Reuters article on Zika and why it probably will not change the law on abortion. The public opposes, but also the medical problems in diagnosing:

it notes 4000 cases suspected and 400 cases confirmed, but other articles say 700 cases confirmed and 400 cases were false positive.
Now, it it's this hard to diagnose after birth, you see the problem. Of course, you could abort all women, but those 4000 cases would be 0.1% of all pregnancies, so aborting them all would be a case of overkill.

it also notes the opposition of the now large Evangelical community, the "elephant in the room" that could be part of the reason Brazil is becoming more prosperous: Evangelicals tend to stress you have to follow the ten commandments, and don't condemn capitalism per se, but see it as a way to  serve God and to make the entire community prosperous. (JPII's encyclical saying this  is usually ignored by catholic SJW's).

This is mainly a result of the "liberation theology" types that morphed Catholicism into marxism, replacing Jesus and the saints with marxist platitudes, so people walked away.
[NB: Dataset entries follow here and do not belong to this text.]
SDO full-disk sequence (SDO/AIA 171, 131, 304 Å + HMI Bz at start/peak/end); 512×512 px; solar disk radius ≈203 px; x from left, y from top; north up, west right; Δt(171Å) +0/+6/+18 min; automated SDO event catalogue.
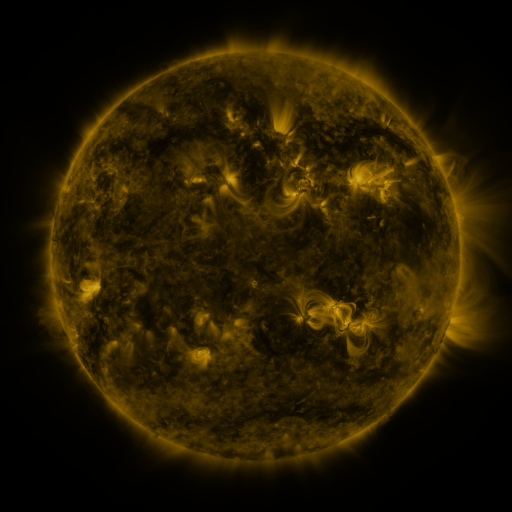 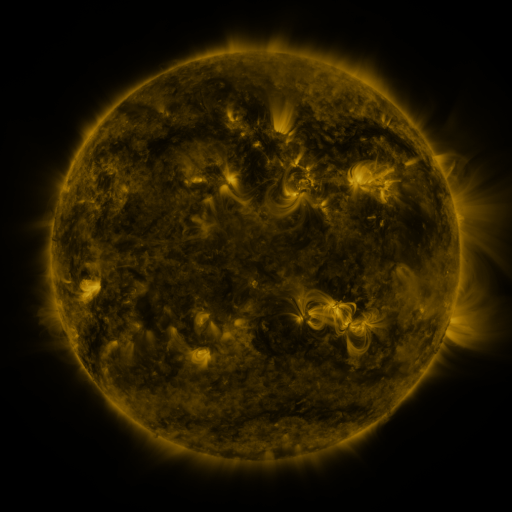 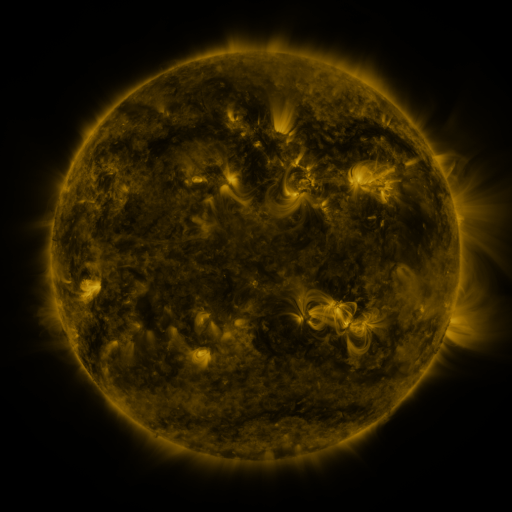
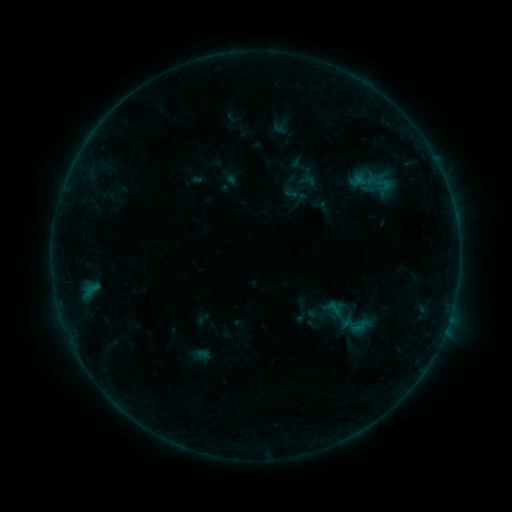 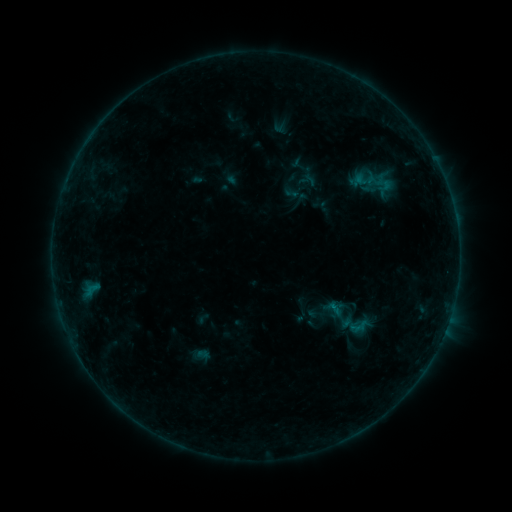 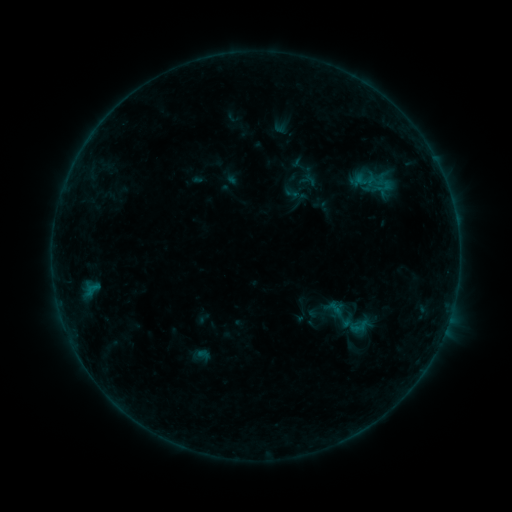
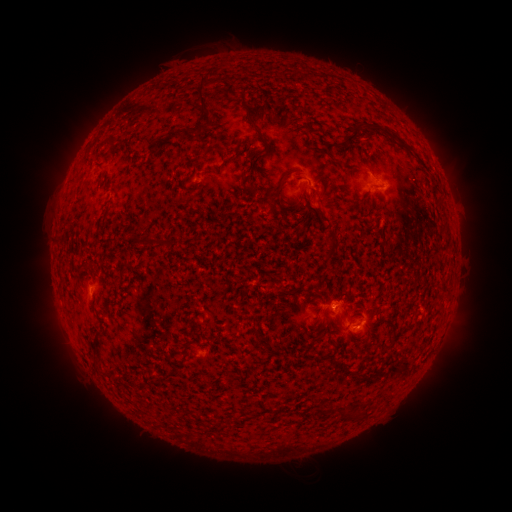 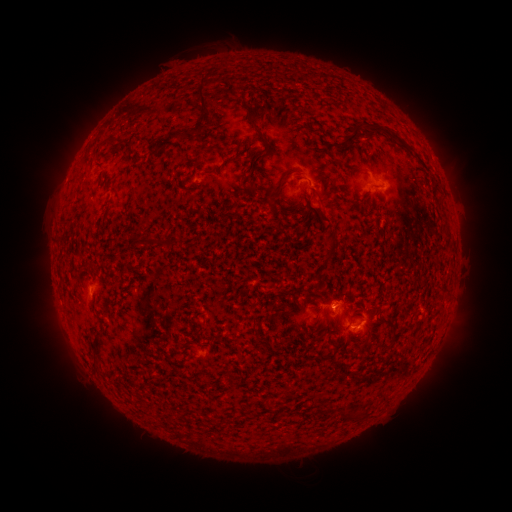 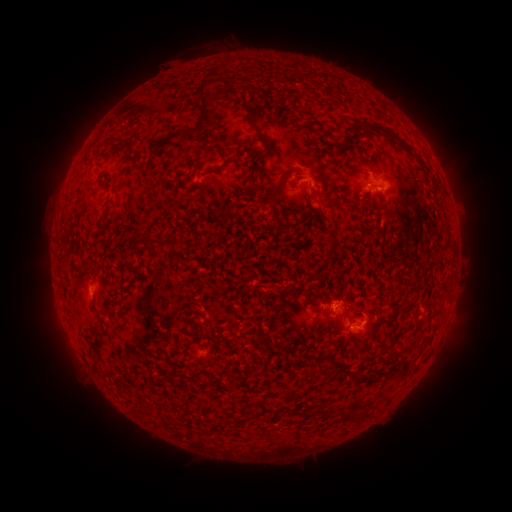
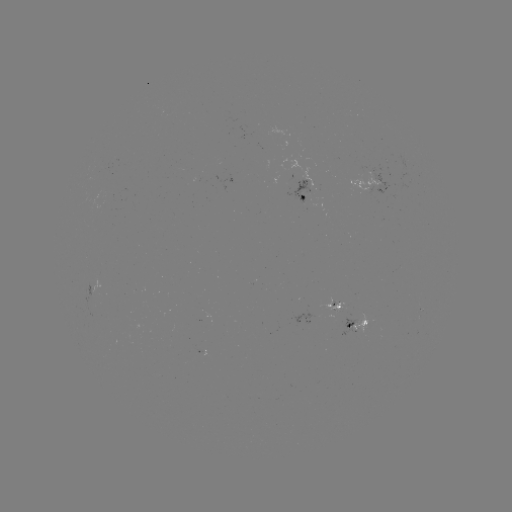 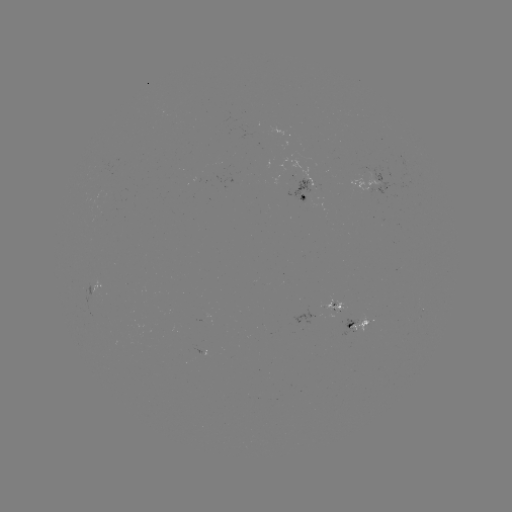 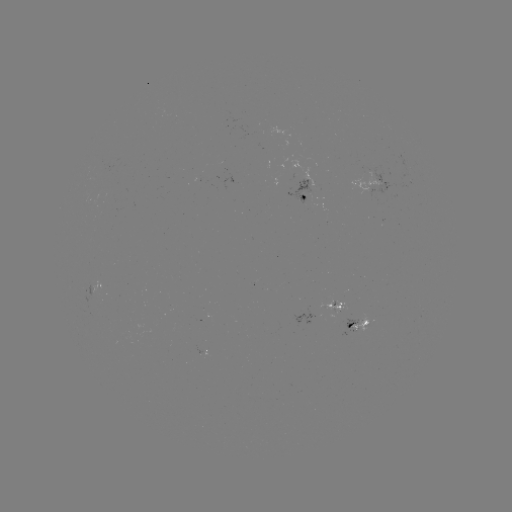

no flare in any classed list; no EUV-trigger detection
Some stayed "catholic" but found the emotional satisfaction not in church but in pagan cults that are popular there.

(related item: The "saint death" who is associated with the murderous Mexican drug gangs is one such pagan cult in Mexico that has morphed from being probably harmless back into it's dark side).

I should note that Catholicism uses fiestas and saints and stories for teaching people about Jesus and our relationship to the deity,  and the post Vatican II types threw out these intuitive ways of evangelization and replaced them with marxism. Protestants replace the stories behind the fiestas etc with bible verses to teach.

But since stories reach deeper into the heart than memorizing verses, churches that push only the idea of Jesus as a personal savior, (adding implicitly "only for those in our small church") tend to be anti catholic, and will be hijacked to destroy the church (by implication: "we are better than those lousy catholics").

 Since this "we are the champions" myth is not a profound myth that encompasses all of reality (what happens when you lose?) often they will fade away when the charismatic preacher passes away, or when the enthusiasm fades in a couple hundred years, you will find us catholics plugging away quietly in the corner to pick up the pieces...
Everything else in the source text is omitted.